In Russell Martin’s nine seasons in the majors, his teams have seen postseason ball seven times – three times with the Dodgers, two times with the Yankees and the past two seasons with the Pirates. He is heading north with a solid 2014 under his belt. He ended his season with 110 hits, 11 home runs, a .290BA and .402OBP, not to mention his defense continued to shine; Martin has sometimes been referred to as a “sniper” when it comes to base stealers attempting to out-run his arm.
However, these offense numbers and his ability to call games are not what GM Alex Anthopoulos and skipper John Gibbons are shining the light on. They see Russell Martin’s leadership qualities as a big game-changer next year. Gibbons recently alluded that the club has not been a close-knit unit off the field as of late. Removing players with less than desirable attitudes, such as Colby Rasmus and Anthony Gose, and adding a new face in Martin, who former teammates have credited as impossible not to like, will hopefully bring an effective and lasting comradery that will spark something on the field. Actually, Martin has already made an impact in changing hearts in the clubhouse. Fellow Canadian Brett Lawrie called his new teammate’s attitude “weak” and “annoying” in 2013 when Martin pulled out of the World Baseball Classic when his request to play shortstop was denied. However, earlier this week when the news was breaking of Russell Martin’s deal, Lawrie stated Martin would be a great leader for the squad.
Now, back to what this means for keeping Cabrera.
When you play on the Canadian heartstrings, and add Russell Martin’s defensive stats and his positive influence on young pitchers Marcus Stroman, Drew Hutchison and Aaron Sanchez, the signing is great news to Jays fans.

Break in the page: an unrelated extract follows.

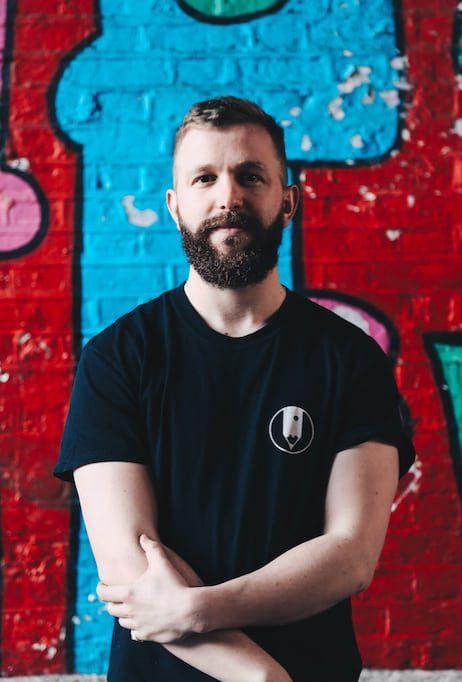Man posing for a photo against a graffiti-ed wall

Yet, it was also a decision not based on the team’s priority needs this offseason — a decision that most likely blew Anthopoulos’ budget and, for skeptics, the chances of breaking the 21-year postseason drought in Toronto. With the Martin deal done, the Blue Jays are effectively taking one step forward and one step back with rumors swirling that the organization will now not be able to compete for Cabrera – an essential piece to the Blue Jays postseason puzzle – or any other all-star calibre outfielder on the market for that matter.
This on top of the fact Anthopoulos is heading into December with question marks at second base, and with Lawrie’s injury track record, probably third, too, for a decent chunk of next season. Also, there are only two arms – Brett Cecil and Aaron Loup – locked into the bullpen for 2015. The Jays have been linked to interest in lefty Andrew Miller, who could be the late-inning arm the club desperately needs, but again, the bidding for him is expected to be aggressive.
One of the ways Anthopoulos could work around this would be to wrap up a package consisting of former starting catcher Dioner Navarro, who apparently asked for a trade when the Russell Martin signing was announced, and pitcher J.A. Happ, who in all likelihood will be losing his starting job to Sanchez. Happ could take a relief gig, but we all know how he feels about that. To save the club the trouble and some money, dealing the duo to potential suitors, the Rays, Dodgers or Rangers to name a few, would free-up almost $12 million – probably still not enough to hang onto Cabrera.